UEA’s students’ union will boycott Picturehouse Cinemas, following a motion raised at Union Council that proposed showing solidarity with striking workers.

Motion 2147 Night of the Living Wage: Boycott Picturehouse resolved to support strikers of the cinema, who have been campaigning for a living wage for a number of years in London.

Picturehouse workers say the cinema company had agreed to pay them the London living wage, determined by the London Living Wage Foundation, of £9.75 an hour.

The boycott will involve the students’ union writing to Picturehouse and its owner Cineworld telling them they will not be allowed to attend freshers’ fairs or participate in other union activities “until the dispute is over”.

The motion was proposed by SU Mature Students Officer Lewis Martin, who urged students to support the workers involved in the strike.

SU Campaigns and Democracy Officer Jack Robinson said: “The SU Council agreed a range of student focussed policies at its last meeting which will see action taken on student mental health, starting at University, postgraduates that teach and students working for Picturehouse.

“The SU has a partnership in place with the GMB Trade Union to secure and promote rights for student workers- and given the number of students Picturehouse employ it’s important for us to help them secure the Living Wage, union recognition, sick pay and other rights that students who work at the SU get automatically”

Councillors voted to pass the motion by 33 votes to 28. 11 councillors abstained.

Jack Annand, union council representative for Business Society, said he voted against the motion as he did not feel the issue was “something that union council should be concerning itself with”.

He said: “In the end I voted against because I don’t think the student union has a right to intervene in issues outside of campus life, we should be dedicating our efforts and resources towards policies that actually make a difference on campus.”

Yannis Gourtsoyannis, an NHS campaigner leading the junior doctors’ strike and a member of activist group Momentum, told The New Statesman the dispute was “a direct result of government policy”.

They said:  “The best, and most crucial weapon against these plans is sustained and concerted industrial action.”

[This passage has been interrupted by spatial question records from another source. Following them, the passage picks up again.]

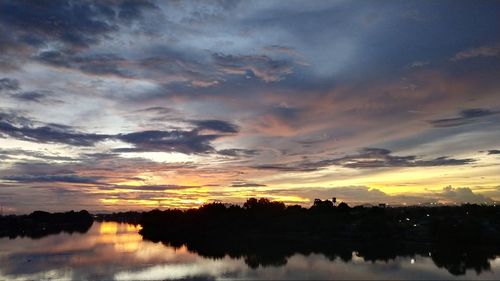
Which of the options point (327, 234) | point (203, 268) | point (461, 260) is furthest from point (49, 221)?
point (461, 260)

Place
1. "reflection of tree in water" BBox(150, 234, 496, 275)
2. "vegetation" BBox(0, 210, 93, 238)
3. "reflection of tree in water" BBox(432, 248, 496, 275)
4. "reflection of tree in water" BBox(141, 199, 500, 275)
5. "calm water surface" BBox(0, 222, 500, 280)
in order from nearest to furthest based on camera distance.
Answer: "calm water surface" BBox(0, 222, 500, 280), "reflection of tree in water" BBox(432, 248, 496, 275), "reflection of tree in water" BBox(150, 234, 496, 275), "reflection of tree in water" BBox(141, 199, 500, 275), "vegetation" BBox(0, 210, 93, 238)

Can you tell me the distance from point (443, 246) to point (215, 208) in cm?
6523

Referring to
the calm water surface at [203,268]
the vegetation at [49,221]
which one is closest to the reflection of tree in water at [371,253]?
the calm water surface at [203,268]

A spokesperson for Picturehouse Cinemas told Concrete they were disappointed by workers on strike.

They said: “In September 2017 Picturehouse Cinemas negotiated a pay increase with its staff. Within this agreement front of house staff in London (except the Ritzy) now receive £9.30ph, equivalent to £9.92ph when working an 8-hour shift  as we’re one of the few cinema companies who choose to pay for breaks. This was agreed via a majority vote with recognised staff union The Forum.

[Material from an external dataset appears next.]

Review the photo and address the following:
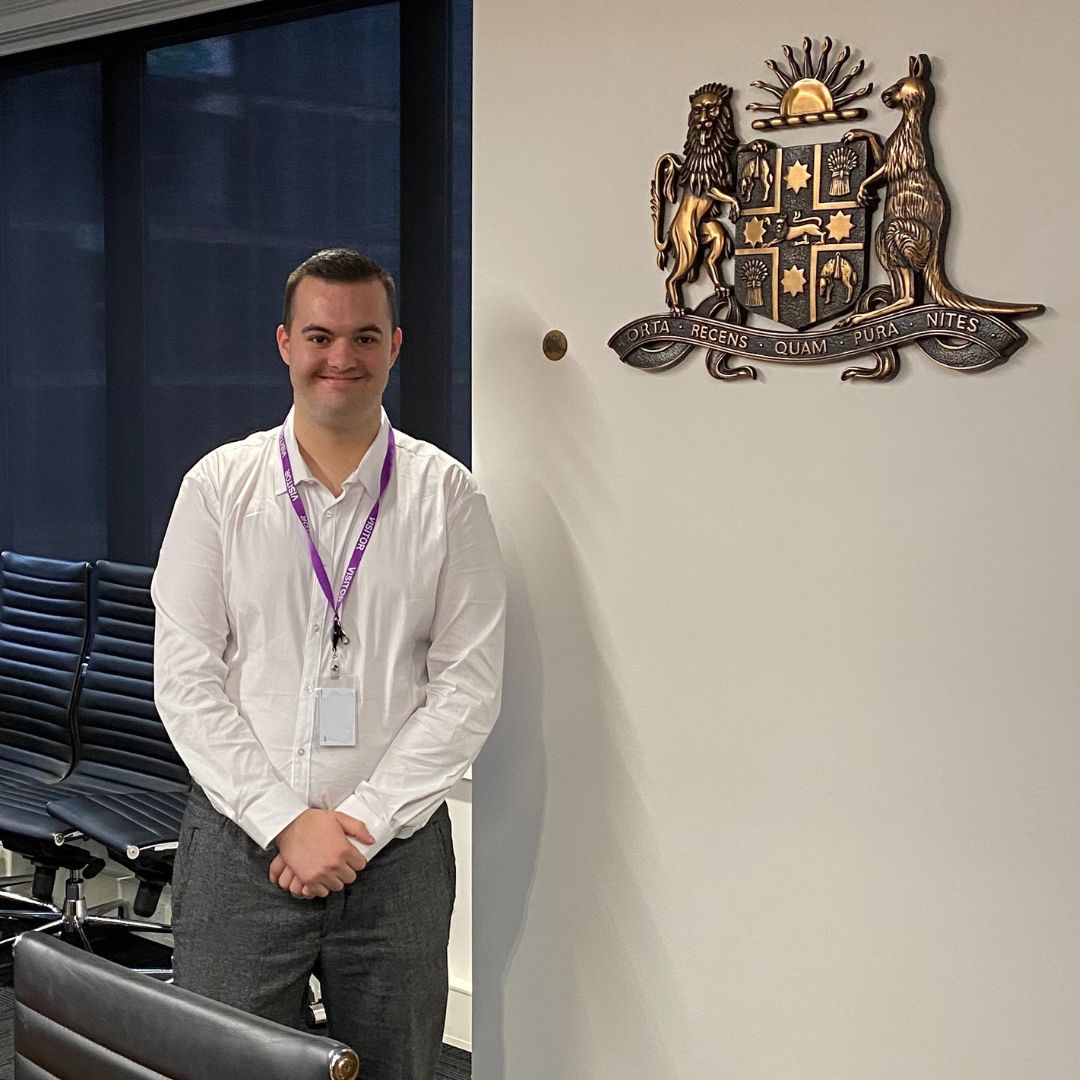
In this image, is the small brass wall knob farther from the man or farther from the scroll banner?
the man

They said they also pay statutory maternity, sick and holiday pay.

Picturehouse are proud to be one of the highest paying companies in the cinema industry, we are therefore disappointed that a small proportion of our staff have chosen to strike.

Staff in our cinemas outside of London receive £8.36 per hour equivalent to £8.92 if working an 8 hour shift as breaks are paid. No Picturehouse Cinemas outside of London are choosing to strike.”

The government minimum is £7.50 for workers over the age of 25, in London.